TEXTO
El kitsch y la dictadura del corazón | Artículo de opinión Charly Rebel

“… Sabina le explicó una vez a Teresa el sentido de sus cuadros: delante hay una mentira comprensible y detrás una verdad incomprensible.”

Milan Kundera. La Insoportable levedad del ser.

Ahora que se vislumbran elecciones en el horizonte (válgame el cliché), es un buen momento para asfaltar calles, inaugurar parques y leer o releer el capítulo La Gran Marcha que aparece en La Insoportable Levedad del Ser de Milan Kundera.

“Siempre que hay una crisis de valores aparece el kitsch”, decía Herman Broch. Pero si además es el momento de que los ojos se fijen en el candidato, aparece en escena con su disfraz político (uno de tantos) acompañado de  sus imágenes, palabras y arquetipos. Con el fin de agradar al máximo número de gente, en su discurso se recurre a ahuecar las palabras para que emocionen en forma de eslóganes y promesas.

Los medios de comunicación ya lo hacen a diario: convierten nuestra estética, nuestra política y nuestra vida en kitsch. Y al final esto nos hace sospechar de nosotros mismos: ¿qué hay de verdad y qué está impuesto cuando miramos nuestro reflejo, el del alma o el de nuestros pensamientos y creencias?

Esta palabra que suena a chasquido nace en Alemania a mediados del XIX para definir una actitud que pretende agradar a todo el mundo. Quizás me esté condicionando en este momento que escribo estas palabras. Nadie se escapa de él.

Kundera hace una clasificación  en la que distingue  cuatro tipos de mirada bajo la cual queremos vivir: la que se rodea de ojos anónimos que nos vigilan, como es el caso de influencers y famosos de todo tipo; los que necesitan rodearse de muchos amigos (¿suena a Facebook?); los que necesitan la mirada de la persona amada y los que necesitan la mirada imaginaria de personas ausentes. A mí me parece que podríamos considerar la mirada del espejo: esos ojos invertidos del que nos mira y que pertenecen al resultado de nuestra vida y que pertenecen al rostro del que somos responsables (Albert Camus). Los ojos del pasado, que nos juzgan con su mirada nostálgica, y los ojos que anhelan el futuro en el que nos queremos convertir y al que tanta fe y esperanza le procuramos. Y cómo no considerar los ojos de Dios, incluso los del T.J. Eckleburg en El Gran Gatsby o los del Gran Hermano de Orwell.


El kitsch nos tiene atrapados a tal punto que es difícil deshacerse de él. No sabemos bien cómo se ha instalado en nuestras vidas y cómo influye nuestra visión del mundo y nuestras decisiones. Se convierte en la dictadura del corazón una vez se ha instalado bien en nuestras emociones.

Lo queramos o no, acabamos convirtiéndonos en Kitsch antes de pasar al olvido, nos advierte Kundera.

Datos recopilados:
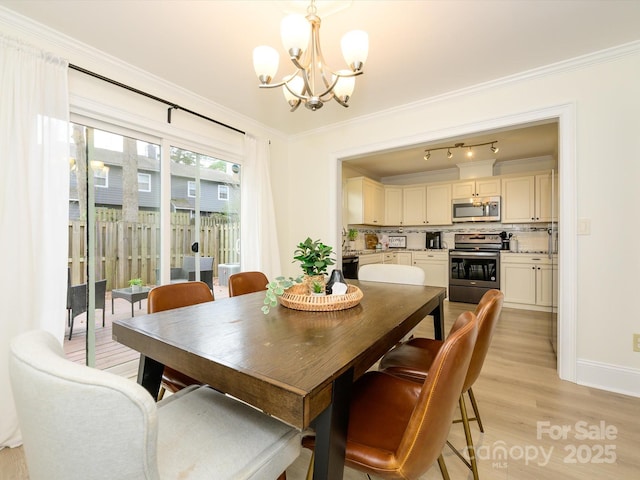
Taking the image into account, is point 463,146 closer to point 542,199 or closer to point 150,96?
point 542,199

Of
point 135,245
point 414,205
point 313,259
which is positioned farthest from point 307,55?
point 414,205

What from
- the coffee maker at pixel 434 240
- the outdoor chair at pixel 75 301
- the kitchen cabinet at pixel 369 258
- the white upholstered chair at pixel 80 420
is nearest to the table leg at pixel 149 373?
the white upholstered chair at pixel 80 420

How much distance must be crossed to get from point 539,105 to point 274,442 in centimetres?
296

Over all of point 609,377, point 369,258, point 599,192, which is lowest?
point 609,377

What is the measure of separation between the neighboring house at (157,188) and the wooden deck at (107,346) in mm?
776

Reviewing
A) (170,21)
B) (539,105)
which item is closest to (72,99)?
(170,21)

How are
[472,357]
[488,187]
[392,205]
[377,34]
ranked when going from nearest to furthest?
[472,357] → [377,34] → [488,187] → [392,205]

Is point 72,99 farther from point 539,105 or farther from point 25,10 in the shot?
point 539,105

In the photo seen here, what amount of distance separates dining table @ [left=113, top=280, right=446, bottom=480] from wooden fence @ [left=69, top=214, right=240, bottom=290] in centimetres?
128

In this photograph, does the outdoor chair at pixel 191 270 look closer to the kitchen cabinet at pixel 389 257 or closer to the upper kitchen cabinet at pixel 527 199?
the kitchen cabinet at pixel 389 257

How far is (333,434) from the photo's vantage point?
2.75ft

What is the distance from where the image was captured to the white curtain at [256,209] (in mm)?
3234

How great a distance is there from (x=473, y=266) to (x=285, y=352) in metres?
4.79

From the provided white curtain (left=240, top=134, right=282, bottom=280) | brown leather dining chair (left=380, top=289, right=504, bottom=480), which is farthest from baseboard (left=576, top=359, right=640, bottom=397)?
white curtain (left=240, top=134, right=282, bottom=280)
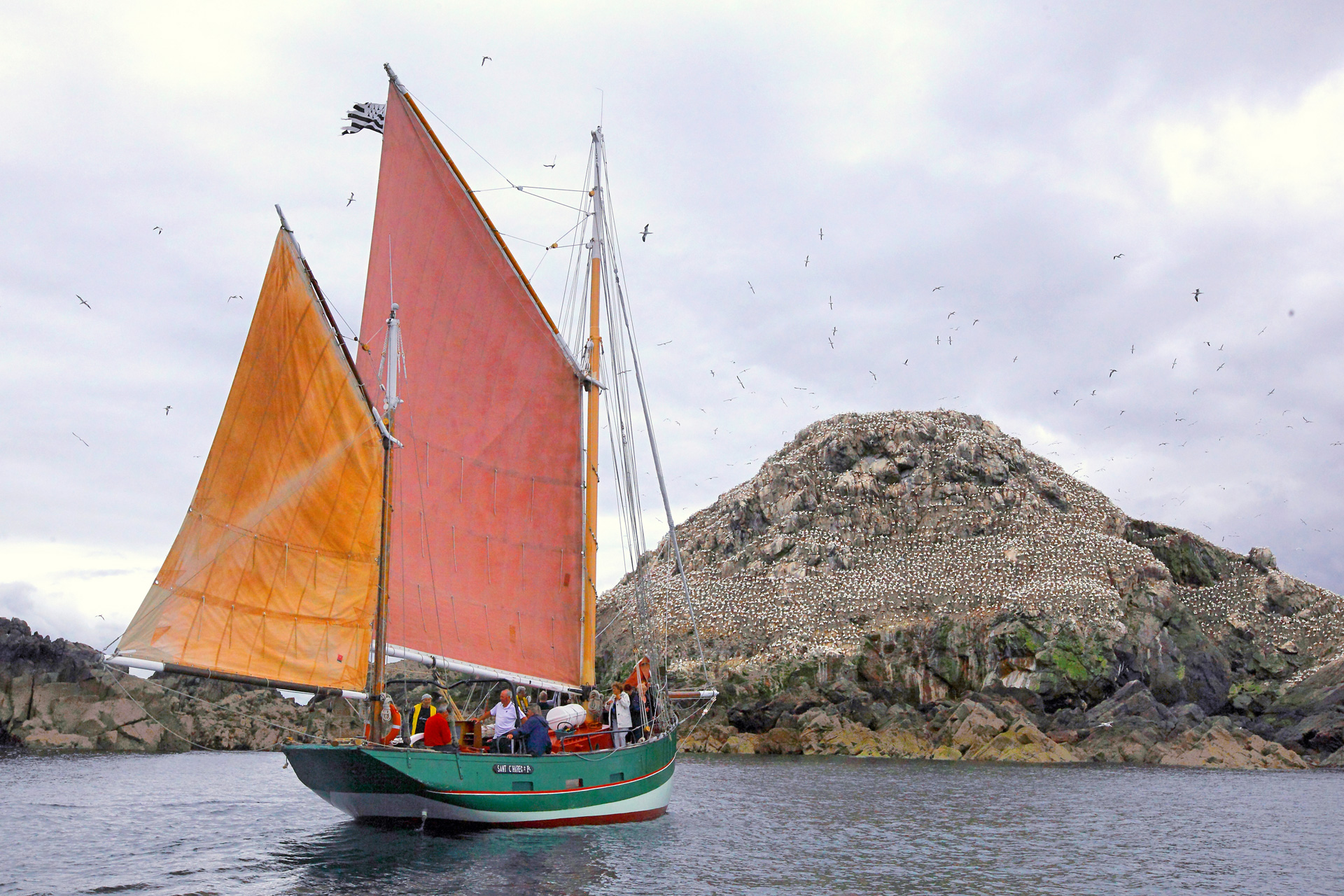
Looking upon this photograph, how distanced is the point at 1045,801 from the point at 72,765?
46.3 meters

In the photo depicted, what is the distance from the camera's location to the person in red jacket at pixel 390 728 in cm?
2267

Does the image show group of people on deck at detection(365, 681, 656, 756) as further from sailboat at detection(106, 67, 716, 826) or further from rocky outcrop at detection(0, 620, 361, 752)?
rocky outcrop at detection(0, 620, 361, 752)

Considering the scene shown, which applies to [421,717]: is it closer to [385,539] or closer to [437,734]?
[437,734]

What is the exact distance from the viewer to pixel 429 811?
73.4ft

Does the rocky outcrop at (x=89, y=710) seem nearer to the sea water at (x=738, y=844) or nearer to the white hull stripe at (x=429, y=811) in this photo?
the sea water at (x=738, y=844)

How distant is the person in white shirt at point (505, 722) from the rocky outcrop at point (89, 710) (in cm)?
3930

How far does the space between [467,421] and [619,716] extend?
853cm

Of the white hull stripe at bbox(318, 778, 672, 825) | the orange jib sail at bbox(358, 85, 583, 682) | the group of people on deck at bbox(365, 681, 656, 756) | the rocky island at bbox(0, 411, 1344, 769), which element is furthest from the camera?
the rocky island at bbox(0, 411, 1344, 769)

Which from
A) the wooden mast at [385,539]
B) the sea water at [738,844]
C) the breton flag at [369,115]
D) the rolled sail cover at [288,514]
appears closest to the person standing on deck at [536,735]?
the sea water at [738,844]

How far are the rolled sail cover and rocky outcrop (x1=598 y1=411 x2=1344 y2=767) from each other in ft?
90.4

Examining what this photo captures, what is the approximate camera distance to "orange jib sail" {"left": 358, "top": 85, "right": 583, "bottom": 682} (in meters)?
25.2

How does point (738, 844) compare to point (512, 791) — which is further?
point (738, 844)

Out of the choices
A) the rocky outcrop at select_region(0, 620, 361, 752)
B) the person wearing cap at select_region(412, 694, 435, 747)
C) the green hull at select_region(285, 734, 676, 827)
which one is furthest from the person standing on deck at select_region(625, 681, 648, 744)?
the rocky outcrop at select_region(0, 620, 361, 752)

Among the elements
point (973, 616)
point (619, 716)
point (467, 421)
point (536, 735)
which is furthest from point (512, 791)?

INSTRUCCIONES DE TAREA
Reescriba en forma de lista el párrafo del artículo que comienza con «Kundera hace una clasificación», conservando sus datos principales. Los datos provienen de una fuente distinta a la del artículo.

SOLUCIÓN
Tipos de mirada bajo la cual queremos vivir, según Kundera:
- La de ojos anónimos que nos vigilan, como en el caso de influencers y famosos.
- La de quienes necesitan rodearse de muchos amigos.
- La de quienes necesitan la mirada de la persona amada.
- La de quienes necesitan la mirada imaginaria de personas ausentes.

Miradas que añade el autor:
- La del espejo, los ojos del rostro del que somos responsables (Albert Camus).
- Los ojos del pasado, que nos juzgan con nostalgia.
- Los ojos que anhelan el futuro en el que nos queremos convertir.
- Los ojos de Dios, de T.J. Eckleburg en *El Gran Gatsby* o del Gran Hermano de Orwell.